Sprinting fragments? - (Dec/21/2007 )
Here is the story:
Been trying to insert a pcr fragment into my vector, the [insert] should look like this after cloning is done (BB=backbone):
The Xba1-Xba1 product is 188 bp and I digested the plasmid with Xba1 but I couldnt locate it the first time I ran the gel to completion.
So, this time I stopped the gel (0.7%) half way through to see whats going on.
Here is a link to an image:
Left most lane is the 1Kb ladder ( http://www.neb.com/nebecomm/productfiles/7...1_v1_000034.gif )
and the other lanes are 4 independent colonies.
Could the bottom fuzzy band be the 188 bp band? any other suggestions? Thanks and season's greetings all!

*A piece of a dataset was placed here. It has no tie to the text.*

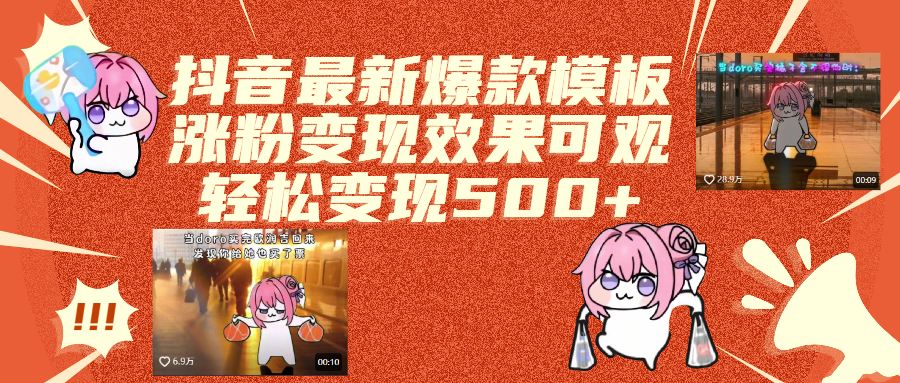 抖音最新爆款模板,涨粉变现效果可观,操作简单,轻松变现500+六月网创-网创项目资源站-副业项目-创业项目-搞钱项目六月网创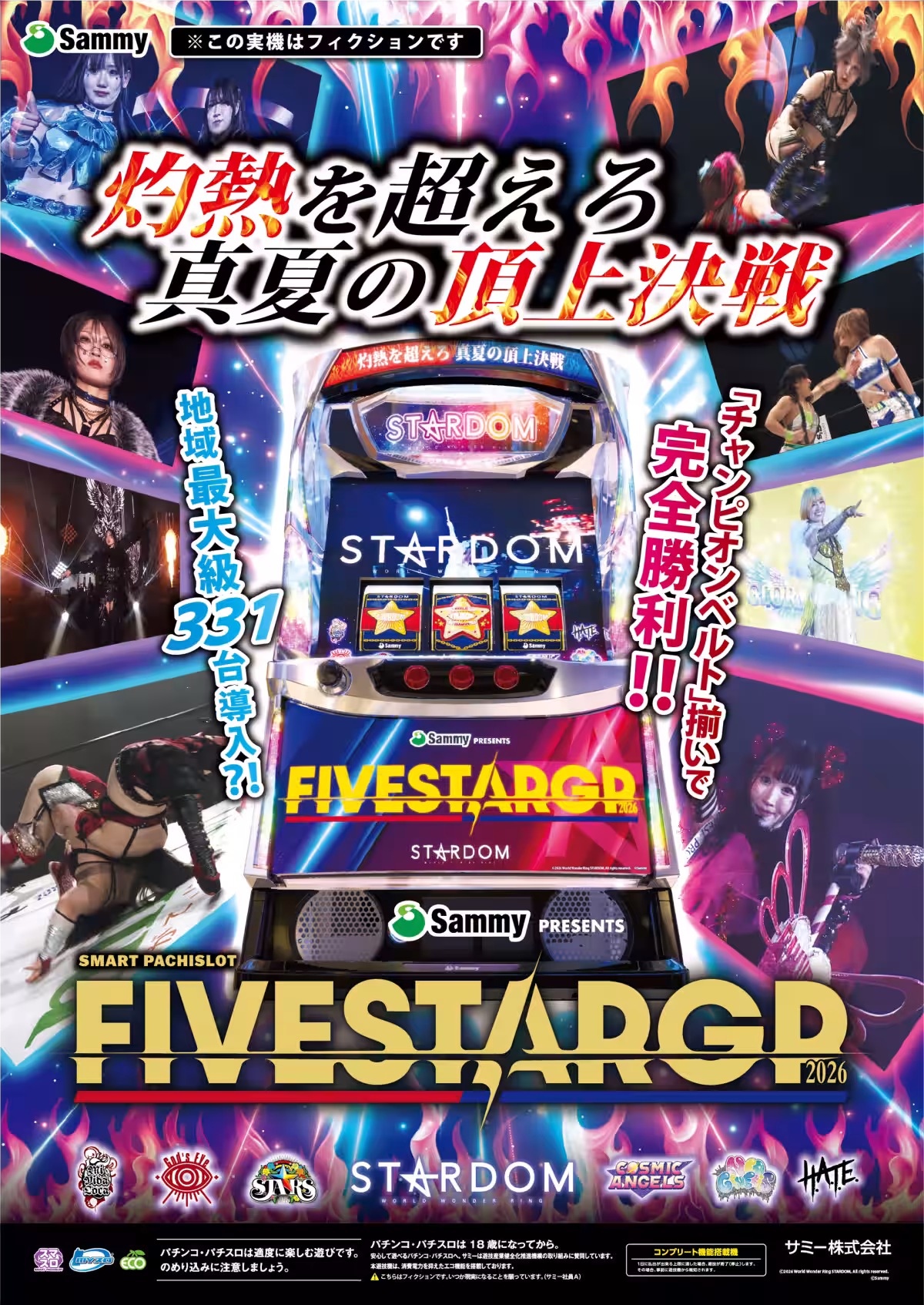 画像4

to visualise a 188bp fragment, you will have to run a 3% agarose gel, possibily cutting double the amount of plasmid DNA that you might normally use.
I would also suggest that you use a ladder with smaller rungs (100bp, 200bp, etc) to use. The smallest rung on your ladder is 500bp, it won't be possible to tell for certain if your tinny fragment is around the right size or not.
Could you not use some other combination of restriction enzyme? One that produces fragments that is easier to visualise. Also do not XbaI can be dam methylated. Make sure your XbaI sites are not effected by methylation.